1. Does increasing the temperature of an object automatically increase its mass?

No, increasing the temperature of an object does not automatically increase its mass. Mass is a measure of the amount of matter in an object, while temperature is a measure of the average kinetic energy of the particles in the object. These two properties are not directly related.

2. Why do some objects appear to have a greater mass when heated?

When an object is heated, its particles gain kinetic energy and vibrate faster. This increased motion can cause the particles to spread out and take up more space, resulting in a slight increase in the object's volume. However, the mass of the object remains the same.

3. Is it possible for an object's mass to decrease when heated?

Yes, it is possible for an object's mass to decrease when heated. Some substances, such as water, undergo a phase change when heated. In the case of water, it changes from a solid (ice) to a liquid (water) when heated. During this phase change, the mass of the substance remains the same, but its density decreases, resulting in a decrease in its overall mass.

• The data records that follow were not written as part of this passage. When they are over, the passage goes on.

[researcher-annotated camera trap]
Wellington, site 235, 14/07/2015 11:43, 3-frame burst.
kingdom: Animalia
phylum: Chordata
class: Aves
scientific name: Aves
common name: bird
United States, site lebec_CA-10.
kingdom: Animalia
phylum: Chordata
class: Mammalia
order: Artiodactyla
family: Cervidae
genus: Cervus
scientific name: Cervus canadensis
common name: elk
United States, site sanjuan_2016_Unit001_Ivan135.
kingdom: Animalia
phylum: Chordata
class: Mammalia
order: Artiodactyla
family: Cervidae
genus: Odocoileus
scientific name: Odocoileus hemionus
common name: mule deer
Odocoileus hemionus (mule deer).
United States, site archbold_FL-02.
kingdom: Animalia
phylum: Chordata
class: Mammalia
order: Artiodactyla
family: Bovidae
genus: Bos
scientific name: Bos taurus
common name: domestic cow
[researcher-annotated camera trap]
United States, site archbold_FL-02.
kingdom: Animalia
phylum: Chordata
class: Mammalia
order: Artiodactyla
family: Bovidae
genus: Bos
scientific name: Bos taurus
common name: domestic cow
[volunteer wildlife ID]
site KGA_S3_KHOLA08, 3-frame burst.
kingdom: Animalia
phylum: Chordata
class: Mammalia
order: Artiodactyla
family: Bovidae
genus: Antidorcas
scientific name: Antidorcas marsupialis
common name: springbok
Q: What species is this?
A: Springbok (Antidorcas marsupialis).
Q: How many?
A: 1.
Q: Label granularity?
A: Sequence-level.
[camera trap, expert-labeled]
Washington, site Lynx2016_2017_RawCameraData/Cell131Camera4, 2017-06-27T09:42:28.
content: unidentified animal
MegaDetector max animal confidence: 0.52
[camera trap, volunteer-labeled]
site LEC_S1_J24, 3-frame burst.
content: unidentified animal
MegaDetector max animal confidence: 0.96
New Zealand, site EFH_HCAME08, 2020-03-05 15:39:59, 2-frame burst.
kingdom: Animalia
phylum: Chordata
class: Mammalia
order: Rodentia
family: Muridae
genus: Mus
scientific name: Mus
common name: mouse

4. How does the density of an object change when it is heated?

The density of an object may change when it is heated, depending on the substance. As mentioned before, some substances undergo a phase change when heated, resulting in a change in density. In general, as the temperature of a substance increases, its particles gain more kinetic energy and spread out, causing a decrease in density. However, this is not always the case and can vary depending on the substance.

5. Can an object's mass increase without changing its temperature?

Yes, an object's mass can increase without changing its temperature. This can occur through processes such as chemical reactions, where mass is conserved but the composition of the object changes. For example, when iron rusts, it combines with oxygen from the air, resulting in an increase in mass without a change in temperature.